══ Data for processing
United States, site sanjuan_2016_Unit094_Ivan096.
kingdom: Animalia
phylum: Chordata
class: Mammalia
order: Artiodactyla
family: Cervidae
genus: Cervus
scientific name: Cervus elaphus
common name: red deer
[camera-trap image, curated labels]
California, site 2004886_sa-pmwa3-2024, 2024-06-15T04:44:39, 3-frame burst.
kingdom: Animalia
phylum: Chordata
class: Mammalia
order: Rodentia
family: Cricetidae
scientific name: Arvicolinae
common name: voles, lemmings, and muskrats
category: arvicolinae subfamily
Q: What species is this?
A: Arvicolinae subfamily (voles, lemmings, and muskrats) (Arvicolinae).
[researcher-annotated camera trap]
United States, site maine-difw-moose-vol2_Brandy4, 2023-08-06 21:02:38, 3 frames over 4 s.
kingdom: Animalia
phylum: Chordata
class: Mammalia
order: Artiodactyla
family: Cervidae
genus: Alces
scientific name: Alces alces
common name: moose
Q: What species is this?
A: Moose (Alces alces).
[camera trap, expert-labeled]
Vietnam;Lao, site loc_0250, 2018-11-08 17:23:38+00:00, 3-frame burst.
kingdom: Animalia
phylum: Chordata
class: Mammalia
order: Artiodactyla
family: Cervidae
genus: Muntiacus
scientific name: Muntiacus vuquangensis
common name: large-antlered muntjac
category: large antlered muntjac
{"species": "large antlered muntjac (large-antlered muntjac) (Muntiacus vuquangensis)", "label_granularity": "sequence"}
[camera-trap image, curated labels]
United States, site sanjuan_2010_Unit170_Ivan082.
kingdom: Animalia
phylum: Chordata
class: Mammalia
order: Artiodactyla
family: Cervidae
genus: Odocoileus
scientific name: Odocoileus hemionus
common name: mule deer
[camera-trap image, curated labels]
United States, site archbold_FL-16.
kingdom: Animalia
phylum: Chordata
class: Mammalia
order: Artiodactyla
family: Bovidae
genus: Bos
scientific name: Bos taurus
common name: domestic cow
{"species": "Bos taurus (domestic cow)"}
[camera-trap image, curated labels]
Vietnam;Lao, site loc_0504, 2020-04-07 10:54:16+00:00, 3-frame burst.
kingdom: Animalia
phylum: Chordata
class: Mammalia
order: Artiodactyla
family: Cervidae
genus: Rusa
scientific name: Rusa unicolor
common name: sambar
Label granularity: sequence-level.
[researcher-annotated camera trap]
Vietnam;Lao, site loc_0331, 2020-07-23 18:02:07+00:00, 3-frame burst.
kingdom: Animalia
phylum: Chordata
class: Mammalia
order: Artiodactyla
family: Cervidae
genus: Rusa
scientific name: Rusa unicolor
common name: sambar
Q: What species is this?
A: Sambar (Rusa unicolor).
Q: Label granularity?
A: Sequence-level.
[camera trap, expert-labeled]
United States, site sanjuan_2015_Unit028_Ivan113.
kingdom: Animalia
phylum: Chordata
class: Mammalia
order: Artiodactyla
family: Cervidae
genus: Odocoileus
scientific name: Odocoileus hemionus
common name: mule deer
════
> [Activity]: Transcribe the full listing exactly, omitting nothing.

> [Task result]:
United States, site sanjuan_2016_Unit094_Ivan096.
kingdom: Animalia
phylum: Chordata
class: Mammalia
order: Artiodactyla
family: Cervidae
genus: Cervus
scientific name: Cervus elaphus
common name: red deer
[camera-trap image, curated labels]
California, site 2004886_sa-pmwa3-2024, 2024-06-15T04:44:39, 3-frame burst.
kingdom: Animalia
phylum: Chordata
class: Mammalia
order: Rodentia
family: Cricetidae
scientific name: Arvicolinae
common name: voles, lemmings, and muskrats
category: arvicolinae subfamily
Q: What species is this?
A: Arvicolinae subfamily (voles, lemmings, and muskrats) (Arvicolinae).
[researcher-annotated camera trap]
United States, site maine-difw-moose-vol2_Brandy4, 2023-08-06 21:02:38, 3 frames over 4 s.
kingdom: Animalia
phylum: Chordata
class: Mammalia
order: Artiodactyla
family: Cervidae
genus: Alces
scientific name: Alces alces
common name: moose
Q: What species is this?
A: Moose (Alces alces).
[camera trap, expert-labeled]
Vietnam;Lao, site loc_0250, 2018-11-08 17:23:38+00:00, 3-frame burst.
kingdom: Animalia
phylum: Chordata
class: Mammalia
order: Artiodactyla
family: Cervidae
genus: Muntiacus
scientific name: Muntiacus vuquangensis
common name: large-antlered muntjac
category: large antlered muntjac
{"species": "large antlered muntjac (large-antlered muntjac) (Muntiacus vuquangensis)", "label_granularity": "sequence"}
[camera-trap image, curated labels]
United States, site sanjuan_2010_Unit170_Ivan082.
kingdom: Animalia
phylum: Chordata
class: Mammalia
order: Artiodactyla
family: Cervidae
genus: Odocoileus
scientific name: Odocoileus hemionus
common name: mule deer
[camera-trap image, curated labels]
United States, site archbold_FL-16.
kingdom: Animalia
phylum: Chordata
class: Mammalia
order: Artiodactyla
family: Bovidae
genus: Bos
scientific name: Bos taurus
common name: domestic cow
{"species": "Bos taurus (domestic cow)"}
[camera-trap image, curated labels]
Vietnam;Lao, site loc_0504, 2020-04-07 10:54:16+00:00, 3-frame burst.
kingdom: Animalia
phylum: Chordata
class: Mammalia
order: Artiodactyla
family: Cervidae
genus: Rusa
scientific name: Rusa unicolor
common name: sambar
Label granularity: sequence-level.
[researcher-annotated camera trap]
Vietnam;Lao, site loc_0331, 2020-07-23 18:02:07+00:00, 3-frame burst.
kingdom: Animalia
phylum: Chordata
class: Mammalia
order: Artiodactyla
family: Cervidae
genus: Rusa
scientific name: Rusa unicolor
common name: sambar
Q: What species is this?
A: Sambar (Rusa unicolor).
Q: Label granularity?
A: Sequence-level.
[camera trap, expert-labeled]
United States, site sanjuan_2015_Unit028_Ivan113.
kingdom: Animalia
phylum: Chordata
class: Mammalia
order: Artiodactyla
family: Cervidae
genus: Odocoileus
scientific name: Odocoileus hemionus
common name: mule deer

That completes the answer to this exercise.